■ Problem 1
According to the armor-piercing passage, what material is the central core of the APDS shell made of?
■ Problem 2
Reproduce the part of the armor-piercing passage that opens with the words containing "This contradiction was" and closes with "attack on armor.".

■ Quoted passage
This contradiction was resolved by the British invention of the Armor Piercing Discarding Sabot (APDS) shell. In the APDS shell there is a central core made of tungsten carbide, a strong and very heavy metal. This core is surrounded by a light magnesium alloy sleeve, sabot, which produces a large diameter when the shell is loaded. When the propellant is ignited the pressure of over 20 tons per square inch is applied to the large cross section area of the core plus the sabot, and this force gives the shell great acceleration. The force of the explosion breaks the sabot into sections, but the confinement of the barrel holds it together until it reaches the muzzle. The sabot then separates from the core, which proceeds towards the target. Thus at impact there is a large kinetic energy contained in a small diameter solid shot and this produces an extremely effective attack on armor.
The biggest problem with all kinetic energy shells is that they require a large and heavy gun in order to achieve maximum velocity and energy, something which is unacceptable in an infantry division, which must be able to move its guns with relative ease. To meet the need for a light launcher, methods of attacking armor other than kinetic energy had to be evolved. The answer was found in chemical energy produced by the detonation of a high explosive charge in a shell.

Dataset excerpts
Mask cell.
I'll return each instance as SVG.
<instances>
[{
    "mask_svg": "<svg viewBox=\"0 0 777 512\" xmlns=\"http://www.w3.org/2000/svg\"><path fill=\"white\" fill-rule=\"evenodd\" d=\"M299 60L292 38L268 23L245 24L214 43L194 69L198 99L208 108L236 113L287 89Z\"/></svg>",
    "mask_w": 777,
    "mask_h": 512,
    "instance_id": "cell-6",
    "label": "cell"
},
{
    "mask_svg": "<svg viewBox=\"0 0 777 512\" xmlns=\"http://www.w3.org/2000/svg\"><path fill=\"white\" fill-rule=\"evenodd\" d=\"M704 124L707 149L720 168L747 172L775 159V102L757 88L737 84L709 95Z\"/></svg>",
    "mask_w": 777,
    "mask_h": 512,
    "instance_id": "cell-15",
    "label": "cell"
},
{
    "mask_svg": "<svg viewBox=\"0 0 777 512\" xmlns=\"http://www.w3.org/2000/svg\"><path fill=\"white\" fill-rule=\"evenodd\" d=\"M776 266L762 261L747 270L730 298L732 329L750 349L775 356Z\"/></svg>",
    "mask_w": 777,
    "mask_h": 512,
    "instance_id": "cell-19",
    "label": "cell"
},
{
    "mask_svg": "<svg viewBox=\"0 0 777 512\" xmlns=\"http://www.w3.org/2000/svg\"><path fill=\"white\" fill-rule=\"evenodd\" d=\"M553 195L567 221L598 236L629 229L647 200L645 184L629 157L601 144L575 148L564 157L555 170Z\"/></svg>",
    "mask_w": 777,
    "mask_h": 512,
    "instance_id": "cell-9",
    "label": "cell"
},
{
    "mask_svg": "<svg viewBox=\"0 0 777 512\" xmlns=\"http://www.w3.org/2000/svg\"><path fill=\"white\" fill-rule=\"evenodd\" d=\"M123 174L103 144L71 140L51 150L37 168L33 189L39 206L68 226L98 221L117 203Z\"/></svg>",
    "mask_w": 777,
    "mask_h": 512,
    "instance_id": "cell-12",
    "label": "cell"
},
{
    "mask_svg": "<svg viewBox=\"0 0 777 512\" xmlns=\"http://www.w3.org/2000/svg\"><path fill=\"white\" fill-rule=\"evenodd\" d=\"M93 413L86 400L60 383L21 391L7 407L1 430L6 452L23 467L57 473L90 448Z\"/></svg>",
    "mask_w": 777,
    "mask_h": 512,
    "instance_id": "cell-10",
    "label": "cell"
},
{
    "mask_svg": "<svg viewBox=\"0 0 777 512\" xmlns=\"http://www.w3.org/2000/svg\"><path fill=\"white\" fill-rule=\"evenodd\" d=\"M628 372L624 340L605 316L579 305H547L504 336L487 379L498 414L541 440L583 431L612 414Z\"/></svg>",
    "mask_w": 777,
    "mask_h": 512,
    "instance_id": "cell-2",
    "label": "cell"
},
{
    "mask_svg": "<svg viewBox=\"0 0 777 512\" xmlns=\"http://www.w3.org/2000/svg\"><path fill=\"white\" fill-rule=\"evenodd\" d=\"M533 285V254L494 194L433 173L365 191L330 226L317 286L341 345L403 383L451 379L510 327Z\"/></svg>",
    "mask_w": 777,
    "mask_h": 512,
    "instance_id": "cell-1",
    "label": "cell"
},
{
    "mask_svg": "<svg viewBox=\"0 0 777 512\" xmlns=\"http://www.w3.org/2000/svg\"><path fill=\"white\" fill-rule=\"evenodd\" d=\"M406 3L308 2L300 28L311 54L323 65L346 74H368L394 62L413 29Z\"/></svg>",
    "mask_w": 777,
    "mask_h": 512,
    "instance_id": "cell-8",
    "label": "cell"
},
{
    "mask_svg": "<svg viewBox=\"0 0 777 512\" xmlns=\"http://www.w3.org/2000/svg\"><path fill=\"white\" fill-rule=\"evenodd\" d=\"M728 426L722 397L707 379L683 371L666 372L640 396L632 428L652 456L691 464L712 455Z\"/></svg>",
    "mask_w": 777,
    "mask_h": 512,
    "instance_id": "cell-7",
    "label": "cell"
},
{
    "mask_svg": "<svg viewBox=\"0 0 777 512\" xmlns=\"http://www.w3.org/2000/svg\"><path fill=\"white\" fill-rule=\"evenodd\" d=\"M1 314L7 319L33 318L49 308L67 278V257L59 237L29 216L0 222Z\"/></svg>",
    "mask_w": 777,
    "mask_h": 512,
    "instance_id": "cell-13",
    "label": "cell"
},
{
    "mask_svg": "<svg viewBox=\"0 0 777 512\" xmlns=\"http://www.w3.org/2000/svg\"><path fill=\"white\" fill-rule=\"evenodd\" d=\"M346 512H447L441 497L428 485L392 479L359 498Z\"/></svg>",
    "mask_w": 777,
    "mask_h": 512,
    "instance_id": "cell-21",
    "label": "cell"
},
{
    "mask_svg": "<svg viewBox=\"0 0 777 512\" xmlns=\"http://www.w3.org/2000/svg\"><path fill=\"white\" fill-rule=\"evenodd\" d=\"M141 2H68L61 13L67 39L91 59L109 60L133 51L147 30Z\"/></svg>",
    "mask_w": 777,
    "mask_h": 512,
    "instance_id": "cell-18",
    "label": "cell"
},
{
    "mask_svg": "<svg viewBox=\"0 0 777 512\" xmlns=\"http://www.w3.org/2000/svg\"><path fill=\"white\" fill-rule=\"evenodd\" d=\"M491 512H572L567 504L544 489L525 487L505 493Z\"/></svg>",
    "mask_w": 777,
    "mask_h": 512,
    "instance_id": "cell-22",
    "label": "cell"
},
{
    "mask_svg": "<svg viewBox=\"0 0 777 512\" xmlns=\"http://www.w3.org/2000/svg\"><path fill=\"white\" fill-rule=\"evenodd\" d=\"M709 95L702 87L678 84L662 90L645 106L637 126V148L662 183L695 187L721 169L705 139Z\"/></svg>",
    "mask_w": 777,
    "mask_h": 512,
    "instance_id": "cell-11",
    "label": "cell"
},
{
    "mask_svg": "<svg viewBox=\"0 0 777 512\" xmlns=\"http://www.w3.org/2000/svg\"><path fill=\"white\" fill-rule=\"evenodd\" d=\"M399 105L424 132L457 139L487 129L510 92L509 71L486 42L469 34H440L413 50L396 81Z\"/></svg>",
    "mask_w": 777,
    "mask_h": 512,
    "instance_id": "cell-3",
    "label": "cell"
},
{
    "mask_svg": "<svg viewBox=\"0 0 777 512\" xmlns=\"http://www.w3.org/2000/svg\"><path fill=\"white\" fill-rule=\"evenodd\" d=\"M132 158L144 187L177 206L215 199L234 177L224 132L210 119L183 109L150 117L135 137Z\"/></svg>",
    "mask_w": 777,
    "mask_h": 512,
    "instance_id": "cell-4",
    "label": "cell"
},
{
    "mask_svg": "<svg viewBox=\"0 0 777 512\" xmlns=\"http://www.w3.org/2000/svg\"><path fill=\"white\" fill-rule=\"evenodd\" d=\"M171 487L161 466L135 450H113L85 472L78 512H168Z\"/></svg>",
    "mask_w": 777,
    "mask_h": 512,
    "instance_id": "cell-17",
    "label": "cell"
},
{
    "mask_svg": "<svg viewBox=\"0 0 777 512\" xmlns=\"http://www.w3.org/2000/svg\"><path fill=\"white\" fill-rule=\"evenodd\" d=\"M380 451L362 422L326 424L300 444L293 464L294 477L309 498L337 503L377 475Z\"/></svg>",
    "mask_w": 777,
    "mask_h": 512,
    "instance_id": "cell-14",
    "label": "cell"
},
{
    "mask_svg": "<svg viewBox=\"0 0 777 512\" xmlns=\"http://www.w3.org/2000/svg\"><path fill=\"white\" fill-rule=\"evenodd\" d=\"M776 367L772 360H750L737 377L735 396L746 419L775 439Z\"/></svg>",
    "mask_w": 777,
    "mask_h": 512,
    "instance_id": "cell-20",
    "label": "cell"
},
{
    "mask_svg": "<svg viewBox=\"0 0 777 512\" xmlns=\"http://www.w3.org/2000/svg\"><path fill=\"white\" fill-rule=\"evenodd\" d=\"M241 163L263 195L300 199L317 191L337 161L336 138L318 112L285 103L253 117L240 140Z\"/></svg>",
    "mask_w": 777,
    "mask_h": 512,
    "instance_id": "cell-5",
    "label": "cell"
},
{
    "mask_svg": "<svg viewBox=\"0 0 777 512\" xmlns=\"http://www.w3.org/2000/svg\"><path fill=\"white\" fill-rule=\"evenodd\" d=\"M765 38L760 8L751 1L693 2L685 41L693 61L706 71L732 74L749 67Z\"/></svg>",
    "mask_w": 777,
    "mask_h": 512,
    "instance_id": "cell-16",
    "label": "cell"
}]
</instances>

■ Task response 1
Tungsten carbide.

■ Task response 2
This contradiction was resolved by the British invention of the Armor Piercing Discarding Sabot (APDS) shell. In the APDS shell there is a central core made of tungsten carbide, a strong and very heavy metal. This core is surrounded by a light magnesium alloy sleeve, sabot, which produces a large diameter when the shell is loaded. When the propellant is ignited the pressure of over 20 tons per square inch is applied to the large cross section area of the core plus the sabot, and this force gives the shell great acceleration. The force of the explosion breaks the sabot into sections, but the confinement of the barrel holds it together until it reaches the muzzle. The sabot then separates from the core, which proceeds towards the target. Thus at impact there is a large kinetic energy contained in a small diameter solid shot and this produces an extremely effective attack on armor.